Джемма проявила полное понимание относительно решения Поппи не одеваться дома согласно этикету.

– Я и сама частенько одеваюсь к выходу далеко за полдень, – объяснила она.

Но увлечение гостьи скворцами ее сильно удивило.

– Дорогая, я разбираюсь только в шахматах, – призналась она как-то, наблюдая вместе с Поппи за птицами, и изумленно добавила: – Они как будто разговаривают друг с другом, не правда ли? Похоже, они друзья.

– Как хорошо иметь друзей, – ответила Поппи. – У меня не было настоящих друзей до тебя, Джемма.

– Спасибо за комплимент, но это не совсем так. Гора визитных карточек на подносе для почты свидетельствует о том, что у тебя много друзей и не все из них интересуются только твоим нынешним сложным положением. Например, дамы из вашего кружка кройки и шитья для каюшихся грешниц…

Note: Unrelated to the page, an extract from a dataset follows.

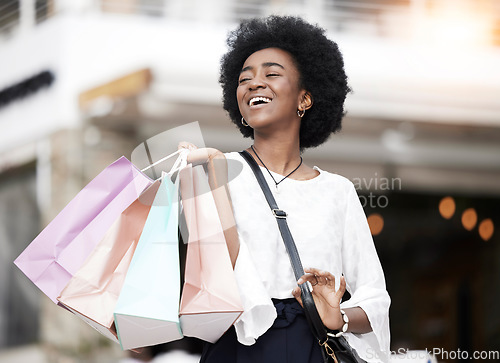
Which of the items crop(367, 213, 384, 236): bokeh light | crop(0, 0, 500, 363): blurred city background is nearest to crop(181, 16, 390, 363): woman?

– Вообще-то это кружок для нуждающихся матерей, – пояснила Поппи. – Мы, его попечительницы, встречаемся в доме леди Клеланд. Но мы вовсе не шьем, – добавила она с унылым видом, – а разговариваем об аморальности проституток.

– Засвидетельствовать свое почтение тебе заходили все – и швеи, и просто сплетницы, – заметила Джемма. – Практически каждая дама-благотворительница, собравшись с духом, пересекла порог моего дома. Так что не говори мне, что у тебя нет друзей.

– Я не это имела в виду, – сказала Поппи. – Бывают друзья особого рода, которые бы с неодобрением отнеслись к тому, что я целые дни просиживаю у себя в комнате в ночной рубашке.

– Таково их понимание добродетели, – ответила Джемма. – Поскольку я страдаю врожденным отсутствием добродетели, то меня совершенно не волнуют жесткие правила, которые устанавливают для себя остальные.

– Ты страдаешь отсутствием добродетели? – недоверчиво усмехнулась Поппи.

– Таково проклятие семьи Рив, – вздохнула Джемма. – Это моя девичья фамилия. Мы, Ривы, – прирожденные буяны, лжецы, грубияны. У меня есть дядя – законченный безумец. А мой брат? Его поведение тоже вряд ли назовешь образцовым, ведь дуэль с Вильерсом у него уже четвертая. Но оставим это. Может быть, тебе что-то нужно, милая Поппи?

– Книги. Я неосмотрительно не захватила с собой из дома свои, а в твоей библиотеке я уже перечитала все труды о природе.

– О природе… То есть о деревьях, птицах и тому подобном? Удивительно, что у меня нашлись такие книги.